It is possible for part of a curve to be >1 and for the area under the curve to be <1 or =1. Here, the part of the curve that is above y=1 --- i.e., the part between approx. x=0.8 and x=1 --- only has a width of around 0.2. So the area of that part is approximately 0.2 * 1.8 (1.8 being a guess at the average value in that x span), or around 0.36. Add that to the area under the rest of the curve, and it looks reasonable that the total area would be 1. – Qualifier 19/7, 2018 at 16:32

Thanks @drammock! That actually makes sense. But if so, then what does the y-axis mean? For example, at approx. x == 0.875, the corresponding y == 1.5. Surely that doesn't mean there is a 150% possibility of my x variable being 0.875, so how do I interpret y == 1.5? – Jecon 19/7, 2018 at 16:40

As I understand it, probability density only makes sense when integrated over an interval (along the x axis). So the value of y=1.5 would have to be multiplied by an infinitesimal width along the x-axis in order to get the probability of your variable x being exactly equal to 0.875. Maybe this will help keep it straight: the height of the curve is not probability, it is density. Probability is represented by area, so you have to multiply density by something to get probability. – Qualifier 19/7, 2018 at 17:40

Those last two sentences made it click for me. Thank you @drammock! Statistics lesson learned. – Jecon 19/7, 2018 at 19:8

You have to use ..scaled.. (density estimate, scaled to maximum of 1) within geom_density, by default it uses ..density...

library(ggplot2)
# In aes by default first argument is x and second argument is y
ggplot(my_measurements, aes(value, ..scaled..)) +
    geom_density()

All code to reproduce result:

library(ggplot2)
p1 <- ggplot(my_measurements, aes(value, ..density..)) +
    geom_density() +
    ggtitle("Density")
p2 <- ggplot(my_measurements, aes(value, ..count..)) +
    geom_density() +
    ggtitle("Count")
p3 <- ggplot(my_measurements, aes(value, ..scaled..)) +
    geom_density() +
    ggtitle("Scaled")
egg::ggarrange(p1, p2, p3, ncol = 3)

Selhorst answered 17/7, 2018 at 16:19 Comment(3)

Supplied information –
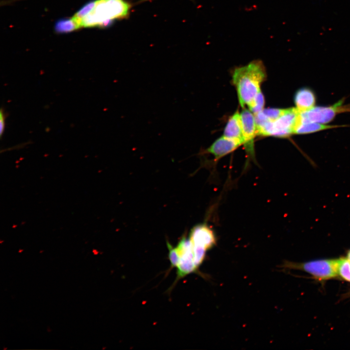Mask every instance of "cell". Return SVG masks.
Wrapping results in <instances>:
<instances>
[{
    "label": "cell",
    "instance_id": "6da1fadb",
    "mask_svg": "<svg viewBox=\"0 0 350 350\" xmlns=\"http://www.w3.org/2000/svg\"><path fill=\"white\" fill-rule=\"evenodd\" d=\"M266 77L265 67L260 60H253L234 70L232 82L242 107L248 105L261 90V85Z\"/></svg>",
    "mask_w": 350,
    "mask_h": 350
},
{
    "label": "cell",
    "instance_id": "7a4b0ae2",
    "mask_svg": "<svg viewBox=\"0 0 350 350\" xmlns=\"http://www.w3.org/2000/svg\"><path fill=\"white\" fill-rule=\"evenodd\" d=\"M130 7L124 0H96L93 10L82 19L81 27L108 26L114 20L128 16Z\"/></svg>",
    "mask_w": 350,
    "mask_h": 350
},
{
    "label": "cell",
    "instance_id": "3957f363",
    "mask_svg": "<svg viewBox=\"0 0 350 350\" xmlns=\"http://www.w3.org/2000/svg\"><path fill=\"white\" fill-rule=\"evenodd\" d=\"M254 116L257 135L286 138L294 134L298 121L299 111L296 107L286 108L280 117L273 121L264 119L259 113L254 114Z\"/></svg>",
    "mask_w": 350,
    "mask_h": 350
},
{
    "label": "cell",
    "instance_id": "277c9868",
    "mask_svg": "<svg viewBox=\"0 0 350 350\" xmlns=\"http://www.w3.org/2000/svg\"><path fill=\"white\" fill-rule=\"evenodd\" d=\"M345 98L327 106H315L308 110L299 112L298 124L316 122L327 124L338 114L350 112V105L344 104ZM297 124V125H298Z\"/></svg>",
    "mask_w": 350,
    "mask_h": 350
},
{
    "label": "cell",
    "instance_id": "5b68a950",
    "mask_svg": "<svg viewBox=\"0 0 350 350\" xmlns=\"http://www.w3.org/2000/svg\"><path fill=\"white\" fill-rule=\"evenodd\" d=\"M339 262V259L317 260L299 264L285 262L283 267L302 269L316 278L326 280L337 276Z\"/></svg>",
    "mask_w": 350,
    "mask_h": 350
},
{
    "label": "cell",
    "instance_id": "8992f818",
    "mask_svg": "<svg viewBox=\"0 0 350 350\" xmlns=\"http://www.w3.org/2000/svg\"><path fill=\"white\" fill-rule=\"evenodd\" d=\"M177 252L179 261L177 268L176 281L198 269L194 261V255L192 242L189 238L183 236L175 247Z\"/></svg>",
    "mask_w": 350,
    "mask_h": 350
},
{
    "label": "cell",
    "instance_id": "52a82bcc",
    "mask_svg": "<svg viewBox=\"0 0 350 350\" xmlns=\"http://www.w3.org/2000/svg\"><path fill=\"white\" fill-rule=\"evenodd\" d=\"M189 238L193 247L207 251L216 244V238L213 230L205 224L194 227L191 231Z\"/></svg>",
    "mask_w": 350,
    "mask_h": 350
},
{
    "label": "cell",
    "instance_id": "ba28073f",
    "mask_svg": "<svg viewBox=\"0 0 350 350\" xmlns=\"http://www.w3.org/2000/svg\"><path fill=\"white\" fill-rule=\"evenodd\" d=\"M242 122L244 145L249 154L254 153V139L257 135V126L254 115L249 110L244 108L240 113Z\"/></svg>",
    "mask_w": 350,
    "mask_h": 350
},
{
    "label": "cell",
    "instance_id": "9c48e42d",
    "mask_svg": "<svg viewBox=\"0 0 350 350\" xmlns=\"http://www.w3.org/2000/svg\"><path fill=\"white\" fill-rule=\"evenodd\" d=\"M242 144V142L238 140L223 136L217 139L206 152L219 159L233 152Z\"/></svg>",
    "mask_w": 350,
    "mask_h": 350
},
{
    "label": "cell",
    "instance_id": "30bf717a",
    "mask_svg": "<svg viewBox=\"0 0 350 350\" xmlns=\"http://www.w3.org/2000/svg\"><path fill=\"white\" fill-rule=\"evenodd\" d=\"M294 101L299 112L309 110L315 106L316 97L314 91L308 88H302L295 93Z\"/></svg>",
    "mask_w": 350,
    "mask_h": 350
},
{
    "label": "cell",
    "instance_id": "8fae6325",
    "mask_svg": "<svg viewBox=\"0 0 350 350\" xmlns=\"http://www.w3.org/2000/svg\"><path fill=\"white\" fill-rule=\"evenodd\" d=\"M224 136L238 140L244 144V137L240 114L237 111L228 120L224 131Z\"/></svg>",
    "mask_w": 350,
    "mask_h": 350
},
{
    "label": "cell",
    "instance_id": "7c38bea8",
    "mask_svg": "<svg viewBox=\"0 0 350 350\" xmlns=\"http://www.w3.org/2000/svg\"><path fill=\"white\" fill-rule=\"evenodd\" d=\"M347 126H350L347 125H329L316 122L301 123L298 124L296 126L294 131V134H308L324 130Z\"/></svg>",
    "mask_w": 350,
    "mask_h": 350
},
{
    "label": "cell",
    "instance_id": "4fadbf2b",
    "mask_svg": "<svg viewBox=\"0 0 350 350\" xmlns=\"http://www.w3.org/2000/svg\"><path fill=\"white\" fill-rule=\"evenodd\" d=\"M79 28V26L72 18L59 19L54 25L55 31L59 33L70 32Z\"/></svg>",
    "mask_w": 350,
    "mask_h": 350
},
{
    "label": "cell",
    "instance_id": "5bb4252c",
    "mask_svg": "<svg viewBox=\"0 0 350 350\" xmlns=\"http://www.w3.org/2000/svg\"><path fill=\"white\" fill-rule=\"evenodd\" d=\"M95 5V0L91 1L83 6L73 17L72 18L77 23L79 28L82 19L93 10Z\"/></svg>",
    "mask_w": 350,
    "mask_h": 350
},
{
    "label": "cell",
    "instance_id": "9a60e30c",
    "mask_svg": "<svg viewBox=\"0 0 350 350\" xmlns=\"http://www.w3.org/2000/svg\"><path fill=\"white\" fill-rule=\"evenodd\" d=\"M264 105V97L260 90L247 106L249 110L254 114H256L263 109Z\"/></svg>",
    "mask_w": 350,
    "mask_h": 350
},
{
    "label": "cell",
    "instance_id": "2e32d148",
    "mask_svg": "<svg viewBox=\"0 0 350 350\" xmlns=\"http://www.w3.org/2000/svg\"><path fill=\"white\" fill-rule=\"evenodd\" d=\"M338 274L343 279L350 282V261L348 259H339Z\"/></svg>",
    "mask_w": 350,
    "mask_h": 350
},
{
    "label": "cell",
    "instance_id": "e0dca14e",
    "mask_svg": "<svg viewBox=\"0 0 350 350\" xmlns=\"http://www.w3.org/2000/svg\"><path fill=\"white\" fill-rule=\"evenodd\" d=\"M167 246L169 250L168 258L171 267H176L179 261V257L176 249L168 242H167Z\"/></svg>",
    "mask_w": 350,
    "mask_h": 350
},
{
    "label": "cell",
    "instance_id": "ac0fdd59",
    "mask_svg": "<svg viewBox=\"0 0 350 350\" xmlns=\"http://www.w3.org/2000/svg\"><path fill=\"white\" fill-rule=\"evenodd\" d=\"M5 114L2 108L0 112V135L1 137L5 129Z\"/></svg>",
    "mask_w": 350,
    "mask_h": 350
},
{
    "label": "cell",
    "instance_id": "d6986e66",
    "mask_svg": "<svg viewBox=\"0 0 350 350\" xmlns=\"http://www.w3.org/2000/svg\"><path fill=\"white\" fill-rule=\"evenodd\" d=\"M347 258H348L347 259H348L349 261H350V250L348 252V255H347Z\"/></svg>",
    "mask_w": 350,
    "mask_h": 350
}]
</instances>
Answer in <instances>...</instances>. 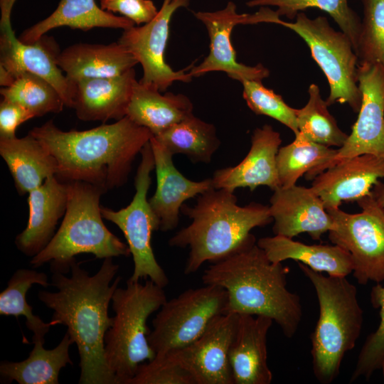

Written task – Please state what ..scaled.. produces within geom_density, according to the density-plot thread.

Task output – A density estimate scaled to a maximum of 1.